What you have to do - Echo the items below verbatim, starting at the line containing "How far away" and ending at the final line of the items.

Input -
* START *
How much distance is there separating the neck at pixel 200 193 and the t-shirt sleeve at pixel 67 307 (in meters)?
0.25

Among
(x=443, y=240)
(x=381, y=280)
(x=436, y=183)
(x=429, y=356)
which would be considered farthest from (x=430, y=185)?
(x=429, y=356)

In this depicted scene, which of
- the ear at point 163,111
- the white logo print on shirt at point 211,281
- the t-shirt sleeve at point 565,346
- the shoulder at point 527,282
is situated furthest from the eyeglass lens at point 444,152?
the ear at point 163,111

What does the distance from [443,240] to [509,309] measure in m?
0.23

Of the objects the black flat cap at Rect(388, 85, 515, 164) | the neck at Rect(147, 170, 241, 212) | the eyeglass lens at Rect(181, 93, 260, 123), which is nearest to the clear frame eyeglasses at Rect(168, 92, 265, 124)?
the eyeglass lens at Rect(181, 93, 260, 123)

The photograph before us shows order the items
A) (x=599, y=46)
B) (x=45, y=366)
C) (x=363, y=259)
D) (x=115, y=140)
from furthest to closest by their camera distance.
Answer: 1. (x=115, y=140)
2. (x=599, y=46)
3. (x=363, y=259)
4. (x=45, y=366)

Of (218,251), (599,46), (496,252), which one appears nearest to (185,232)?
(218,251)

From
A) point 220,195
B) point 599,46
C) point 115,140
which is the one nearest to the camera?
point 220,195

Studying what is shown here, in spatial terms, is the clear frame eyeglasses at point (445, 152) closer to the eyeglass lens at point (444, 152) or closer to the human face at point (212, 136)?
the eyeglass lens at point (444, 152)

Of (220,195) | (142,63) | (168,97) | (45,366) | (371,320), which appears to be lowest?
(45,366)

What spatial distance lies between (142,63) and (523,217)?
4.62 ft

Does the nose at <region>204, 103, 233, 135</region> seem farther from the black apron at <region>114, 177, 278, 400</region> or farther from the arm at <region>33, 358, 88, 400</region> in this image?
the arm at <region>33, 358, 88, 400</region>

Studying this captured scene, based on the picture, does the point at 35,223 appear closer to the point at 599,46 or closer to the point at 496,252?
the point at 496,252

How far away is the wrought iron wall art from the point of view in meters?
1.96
* END *
Result -
How far away is the wrought iron wall art from the point of view in meters?
1.96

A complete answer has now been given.